Yüzlerce konutun tek bir yapıda sıkıştırıldığı paket sistemler, mecburen depreme karşı sınırları her anlamda zorluyor. Yeni ve zorlayıcı sistemler yapıya entegre ediliyor. Mühendislik hesabını zorlarken “geliştiriyor” ancak mimariyi/tasarımı giderek aynılaştırıyor ve geriletiyor.
Deprem için kullandığımız ve önerdiğimiz sistemler için ofisimiz, vakfımız ve mühendis kadromuz araştırmalarına sürekli devam ediyor.

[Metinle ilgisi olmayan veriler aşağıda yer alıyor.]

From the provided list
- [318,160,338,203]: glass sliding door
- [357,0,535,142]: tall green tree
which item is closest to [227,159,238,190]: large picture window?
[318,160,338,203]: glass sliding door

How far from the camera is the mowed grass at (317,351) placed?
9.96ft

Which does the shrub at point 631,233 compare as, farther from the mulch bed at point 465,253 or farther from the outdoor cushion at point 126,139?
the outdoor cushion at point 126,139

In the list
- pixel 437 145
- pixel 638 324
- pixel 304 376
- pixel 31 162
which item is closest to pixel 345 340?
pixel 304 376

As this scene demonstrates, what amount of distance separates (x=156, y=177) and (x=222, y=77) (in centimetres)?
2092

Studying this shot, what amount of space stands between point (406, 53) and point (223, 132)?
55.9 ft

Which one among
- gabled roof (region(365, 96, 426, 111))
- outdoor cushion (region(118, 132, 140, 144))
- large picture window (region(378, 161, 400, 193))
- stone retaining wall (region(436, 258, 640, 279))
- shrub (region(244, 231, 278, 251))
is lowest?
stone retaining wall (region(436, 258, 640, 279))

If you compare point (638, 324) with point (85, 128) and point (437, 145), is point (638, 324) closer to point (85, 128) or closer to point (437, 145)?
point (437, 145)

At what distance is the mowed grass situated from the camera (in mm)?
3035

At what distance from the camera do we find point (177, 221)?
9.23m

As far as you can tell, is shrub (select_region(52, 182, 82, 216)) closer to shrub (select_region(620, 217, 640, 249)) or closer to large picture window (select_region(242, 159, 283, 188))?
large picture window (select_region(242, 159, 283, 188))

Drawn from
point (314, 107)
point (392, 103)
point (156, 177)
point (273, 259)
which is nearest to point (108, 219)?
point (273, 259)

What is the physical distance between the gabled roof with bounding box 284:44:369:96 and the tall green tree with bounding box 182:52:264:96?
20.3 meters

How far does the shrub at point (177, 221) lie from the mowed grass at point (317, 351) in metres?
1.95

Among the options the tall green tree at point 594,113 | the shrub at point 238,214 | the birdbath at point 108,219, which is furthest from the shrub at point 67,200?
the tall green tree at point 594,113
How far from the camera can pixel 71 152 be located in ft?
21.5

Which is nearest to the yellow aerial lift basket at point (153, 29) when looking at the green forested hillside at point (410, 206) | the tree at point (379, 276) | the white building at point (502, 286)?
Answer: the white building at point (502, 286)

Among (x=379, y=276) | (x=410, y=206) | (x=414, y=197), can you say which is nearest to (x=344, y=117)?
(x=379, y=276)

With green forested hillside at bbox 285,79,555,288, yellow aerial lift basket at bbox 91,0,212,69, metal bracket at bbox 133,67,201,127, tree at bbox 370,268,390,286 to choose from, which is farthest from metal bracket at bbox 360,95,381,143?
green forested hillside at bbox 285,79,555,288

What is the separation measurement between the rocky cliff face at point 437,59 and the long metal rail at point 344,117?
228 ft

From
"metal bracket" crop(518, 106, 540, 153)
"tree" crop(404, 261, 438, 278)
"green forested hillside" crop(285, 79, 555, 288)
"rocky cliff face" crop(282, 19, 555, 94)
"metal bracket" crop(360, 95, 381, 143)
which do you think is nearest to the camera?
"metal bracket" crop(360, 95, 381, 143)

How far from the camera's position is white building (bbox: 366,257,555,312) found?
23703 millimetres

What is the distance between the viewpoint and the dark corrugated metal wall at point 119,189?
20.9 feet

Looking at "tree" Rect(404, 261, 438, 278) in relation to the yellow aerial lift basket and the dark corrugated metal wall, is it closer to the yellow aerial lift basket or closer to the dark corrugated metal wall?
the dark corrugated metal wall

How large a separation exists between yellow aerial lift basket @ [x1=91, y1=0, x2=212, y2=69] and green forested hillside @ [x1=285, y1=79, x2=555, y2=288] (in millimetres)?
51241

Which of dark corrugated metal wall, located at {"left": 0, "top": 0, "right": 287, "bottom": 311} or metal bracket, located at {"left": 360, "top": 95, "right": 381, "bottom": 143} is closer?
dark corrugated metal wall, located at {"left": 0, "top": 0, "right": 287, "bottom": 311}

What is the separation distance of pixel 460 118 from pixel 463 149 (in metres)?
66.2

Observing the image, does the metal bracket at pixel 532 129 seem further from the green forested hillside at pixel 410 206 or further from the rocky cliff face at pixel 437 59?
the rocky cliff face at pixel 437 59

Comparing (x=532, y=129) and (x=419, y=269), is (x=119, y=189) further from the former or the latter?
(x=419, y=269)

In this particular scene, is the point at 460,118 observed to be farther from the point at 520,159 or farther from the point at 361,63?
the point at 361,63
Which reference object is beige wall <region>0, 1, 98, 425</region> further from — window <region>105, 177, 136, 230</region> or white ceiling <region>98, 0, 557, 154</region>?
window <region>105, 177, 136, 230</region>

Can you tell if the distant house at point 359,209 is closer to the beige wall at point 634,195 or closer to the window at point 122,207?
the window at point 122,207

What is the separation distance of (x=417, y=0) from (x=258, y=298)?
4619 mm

GAD’IN YENİLİKÇİ ÖRNEKLERİ
Çalışmalarını üç yıldır yürüttüğümüz 3D printer ile düşük slump değerlerine sahip, fiber elyaf takviyeli betonlar ile monolitik ev yapımı. Çalışma prensipleri bakımından depreme oldukça dayanıklı ve uzun ömürlü iki katlı yapılar için ideal bir sistem. Sıcak-soğuk dengesi, kişiye özel üretim, mimari öğelerin kullanım rahatlığı, ekonomik avantajlar bu yapıların cazibesini arttırıyor. Bu konuda tabii mevcut yönetmeliklerimizin artık konvansiyonel sistemlerin dışında inovatif sistemler araştıran ve uygulamak isteyen mühendisine, mimarına güvenmesi ve farklı imalat yöntemlerine destek olması, iş imkanı yaratması gerekiyor.
YÖNETMELİK MİMARA KENDİNİ GELİŞTİRME FIRSATI VERMELİ
Üniversiteler ve önde gelen firmalarla bir AR-GE yapıyoruz, güzel sonuçlar elde ediyoruz ancak bir noktada yönetmelikler, bürokrasi bir bariyer olarak önümüze çıkıyor. Yönetmelik, mimarına kendini geliştirme fırsatı vermeli. Hatta buna teşvik etmeli. Deneysel çalışmalarımız yıllar öncesine dayanıyor; İBB iştiraki olan İSTON ile bu çalışmaları yaptık. Teknik olarak ise sona yaklaştığımız bir süreçteyiz. En kısa sürede 3D printer evimizi inşa etmek istiyoruz.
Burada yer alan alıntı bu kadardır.